Tableaux des maladies professionnelles : les discussions vont reprendre


Peu connue, la Commission supérieure des maladies professionnelles en agriculture, ou Cosmap, est au cœur du processus de création de tableaux de maladies professionnelles agricoles. Inactive depuis 2015, cette commission vient d’être modifiée dans sa composition et son fonctionnement par un décret du ministère de l’Agriculture publié au Journal officiel le 7 mars.


Juin 2015 : c’est la dernière fois que la Commission supérieure des maladies professionnelles en agriculture (Cosmap) s’est réunie, selon le ministère de l’Agriculture. Une information qui peut surprendre alors que les controverses autour de l’impact sanitaire de l’utilisation des phytos se multiplient. De fait, la Cosmap est obligatoirement consultée par le ministère pour l’adoption des décrets portant création ou révision des tableaux de maladies professionnelles agricoles. C’est donc un rouage central dans le système de reconnaissance du caractère professionnel d’une maladie pour les 5,6 millions de personnes affiliées à la MSA. La publication de l’arrêté de nomination de ses membres attendue avant le 1er septembre 2018 devrait relancer les travaux de la commission.

Des nouvelles données scientifiques et politiques

L’enjeu est de taille : depuis 2015, les études scientifiques apportent de nouveaux éléments sur le lien entre santé humaine et utilisation des pesticides.
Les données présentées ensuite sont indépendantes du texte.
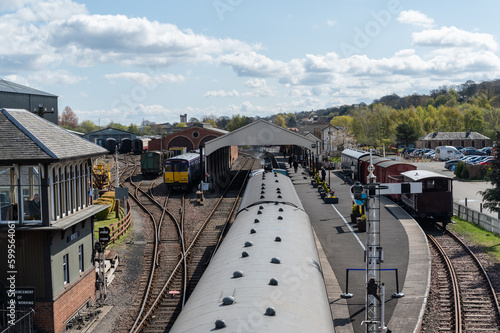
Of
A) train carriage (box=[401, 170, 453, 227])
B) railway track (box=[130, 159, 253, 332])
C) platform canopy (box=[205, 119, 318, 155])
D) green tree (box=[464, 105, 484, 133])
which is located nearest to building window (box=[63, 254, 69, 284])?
railway track (box=[130, 159, 253, 332])

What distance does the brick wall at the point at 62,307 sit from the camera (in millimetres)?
13547

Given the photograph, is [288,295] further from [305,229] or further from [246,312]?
[305,229]

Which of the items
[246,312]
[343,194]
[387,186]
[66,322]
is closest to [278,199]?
[387,186]

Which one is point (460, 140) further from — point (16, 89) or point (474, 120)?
point (16, 89)

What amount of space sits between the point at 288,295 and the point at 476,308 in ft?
32.2

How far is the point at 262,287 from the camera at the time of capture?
8.69 meters

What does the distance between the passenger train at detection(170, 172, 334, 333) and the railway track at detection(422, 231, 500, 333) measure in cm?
481

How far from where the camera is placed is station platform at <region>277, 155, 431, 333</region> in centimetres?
1432

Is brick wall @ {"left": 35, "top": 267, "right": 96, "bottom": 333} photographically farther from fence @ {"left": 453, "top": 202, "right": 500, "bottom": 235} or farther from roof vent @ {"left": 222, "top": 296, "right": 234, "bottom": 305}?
fence @ {"left": 453, "top": 202, "right": 500, "bottom": 235}

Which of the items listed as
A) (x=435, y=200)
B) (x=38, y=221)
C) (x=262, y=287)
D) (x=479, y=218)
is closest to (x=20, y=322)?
(x=38, y=221)

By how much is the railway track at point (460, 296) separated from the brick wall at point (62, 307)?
10002 mm

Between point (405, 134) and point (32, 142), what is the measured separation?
85.8m

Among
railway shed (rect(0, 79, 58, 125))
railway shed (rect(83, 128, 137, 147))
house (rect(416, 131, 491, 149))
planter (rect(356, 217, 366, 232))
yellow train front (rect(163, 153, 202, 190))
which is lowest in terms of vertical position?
planter (rect(356, 217, 366, 232))

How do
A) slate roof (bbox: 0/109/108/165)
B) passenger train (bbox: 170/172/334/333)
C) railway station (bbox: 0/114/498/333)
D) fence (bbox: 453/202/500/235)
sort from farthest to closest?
fence (bbox: 453/202/500/235)
slate roof (bbox: 0/109/108/165)
railway station (bbox: 0/114/498/333)
passenger train (bbox: 170/172/334/333)
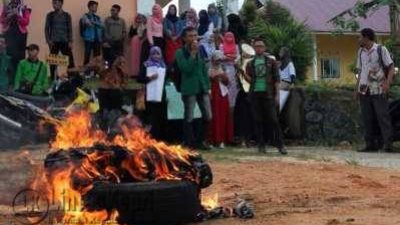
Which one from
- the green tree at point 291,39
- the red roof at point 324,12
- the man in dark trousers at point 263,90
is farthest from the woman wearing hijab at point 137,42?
the red roof at point 324,12

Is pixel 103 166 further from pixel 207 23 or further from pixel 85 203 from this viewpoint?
pixel 207 23

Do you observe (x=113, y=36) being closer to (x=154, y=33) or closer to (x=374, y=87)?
(x=154, y=33)

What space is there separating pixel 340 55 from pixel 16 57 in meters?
22.3

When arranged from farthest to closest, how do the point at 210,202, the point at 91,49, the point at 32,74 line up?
the point at 91,49
the point at 32,74
the point at 210,202

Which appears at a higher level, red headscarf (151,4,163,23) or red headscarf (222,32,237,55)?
red headscarf (151,4,163,23)

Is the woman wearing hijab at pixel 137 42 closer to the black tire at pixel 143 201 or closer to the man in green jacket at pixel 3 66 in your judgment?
the man in green jacket at pixel 3 66

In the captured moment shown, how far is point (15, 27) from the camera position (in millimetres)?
15297

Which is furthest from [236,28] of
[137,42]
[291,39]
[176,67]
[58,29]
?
[291,39]

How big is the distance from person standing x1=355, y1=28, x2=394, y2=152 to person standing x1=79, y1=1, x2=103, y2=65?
17.2 ft

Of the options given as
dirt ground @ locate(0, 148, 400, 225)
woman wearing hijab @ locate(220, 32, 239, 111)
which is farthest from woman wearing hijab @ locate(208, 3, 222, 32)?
dirt ground @ locate(0, 148, 400, 225)

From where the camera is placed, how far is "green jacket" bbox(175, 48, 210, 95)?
44.7 feet

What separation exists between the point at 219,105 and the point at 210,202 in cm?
673

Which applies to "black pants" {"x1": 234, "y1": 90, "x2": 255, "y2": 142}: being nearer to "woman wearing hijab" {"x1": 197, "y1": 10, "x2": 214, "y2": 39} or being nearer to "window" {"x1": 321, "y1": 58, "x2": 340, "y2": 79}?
"woman wearing hijab" {"x1": 197, "y1": 10, "x2": 214, "y2": 39}

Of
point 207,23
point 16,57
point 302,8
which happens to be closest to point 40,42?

Pierre Lebailly, coordinateur de l’étude Agrican, prend l’exemple du cancer de la prostate : « Clairement, il n’y a aucune raison scientifique que le cancer de la prostate lié à l’utilisation de phytos n’ait pas un tableau ». Le questionnement ne porte pas que sur la création de nouveaux tableaux, mais aussi sur la modification des tableaux existants. Marc Rondeau, médecin conseiller technique national en charge des maladies professionnelles à la MSA, explique : « On va faire en sorte d’améliorer les tableaux existants. Le tableau 59 par exemple pour le lymphome malin non-Hodgkinien : scientifiquement, il y a le même niveau de preuve que les myélomes soient liés aux pesticides. Il serait logique de les inclure dans le 59 ». Un point de vue qui a son importance : la MSA occupe 4 sièges de la commission et sa position lui permet d’avoir une vue d’ensemble des problématiques en cours en matière de maladies professionnelles.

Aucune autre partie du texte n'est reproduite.